*** Article
The tests prove that
customers are now able to assimilate high performance storage subsystems, such
as Fibre Channel, into a legacy OpenVMS VAX configuration. The CHARON-VAX/AXP Plus software increases storage capacity
by transforming VAX physical disks into disk image files on the replacement
platform. Now, with the HP AlphaServer’s support for robust storage
technologies, the CHARON-VAX/AXP Plus
software enables critical VAX applications to take advantage of both storage and
I/O throughput capacities that were unimaginable in the heyday of the VAX
processor.
The integrated
Ethernet adaptor emulator provided with the CHARON-VAX/AXP Plus product is pivotal to integrating an instance of the emulator
with other DECnet nodes and cluster members, or by means of IP, with corporate
LANs and WANs. This channel also provides user connectivity through Telnet and
third-party terminal emulators. Thus, it is a key component of a VAX
replacement configuration. When the adaptor emulators were set in tests to
match the 10baseT adapter of a VAX system, Resilient Systems observed data
rates through the network device at over 1.8MB/sec for sustained data transfer,
and near the full 10MB/sec possible for message transfer. You can use 100 Mbps
Ethernet adapters with the current version of CHARON-VAX/AXP Plus, but these were not tested.
******
*** Information shown
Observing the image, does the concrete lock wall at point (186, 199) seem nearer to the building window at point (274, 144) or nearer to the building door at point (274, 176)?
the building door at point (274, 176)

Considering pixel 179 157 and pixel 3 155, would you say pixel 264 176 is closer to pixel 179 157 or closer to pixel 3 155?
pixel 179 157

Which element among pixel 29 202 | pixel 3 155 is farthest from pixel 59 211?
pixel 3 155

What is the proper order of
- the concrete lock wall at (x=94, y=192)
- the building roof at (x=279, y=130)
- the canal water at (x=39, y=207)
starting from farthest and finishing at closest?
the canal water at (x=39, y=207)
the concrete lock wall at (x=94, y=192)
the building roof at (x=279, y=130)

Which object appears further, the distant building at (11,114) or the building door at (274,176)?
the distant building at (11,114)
******
Directions:
- a) According to the CHARON-VAX/AXP Plus article, what data rate did Resilient Systems observe for sustained data transfer through the network device?
- b) Please extract the passage of the CHARON-VAX/AXP Plus article from "The integrated" to "were not tested.", keeping every word unchanged.
This data has no connection to the CHARON-VAX/AXP Plus article.

Final results:
- a) Over 1.8MB/sec.

- b)
The integrated
Ethernet adaptor emulator provided with the CHARON-VAX/AXP Plus product is pivotal to integrating an instance of the emulator
with other DECnet nodes and cluster members, or by means of IP, with corporate
LANs and WANs. This channel also provides user connectivity through Telnet and
third-party terminal emulators. Thus, it is a key component of a VAX
replacement configuration. When the adaptor emulators were set in tests to
match the 10baseT adapter of a VAX system, Resilient Systems observed data
rates through the network device at over 1.8MB/sec for sustained data transfer,
and near the full 10MB/sec possible for message transfer. You can use 100 Mbps
Ethernet adapters with the current version of CHARON-VAX/AXP Plus, but these were not tested.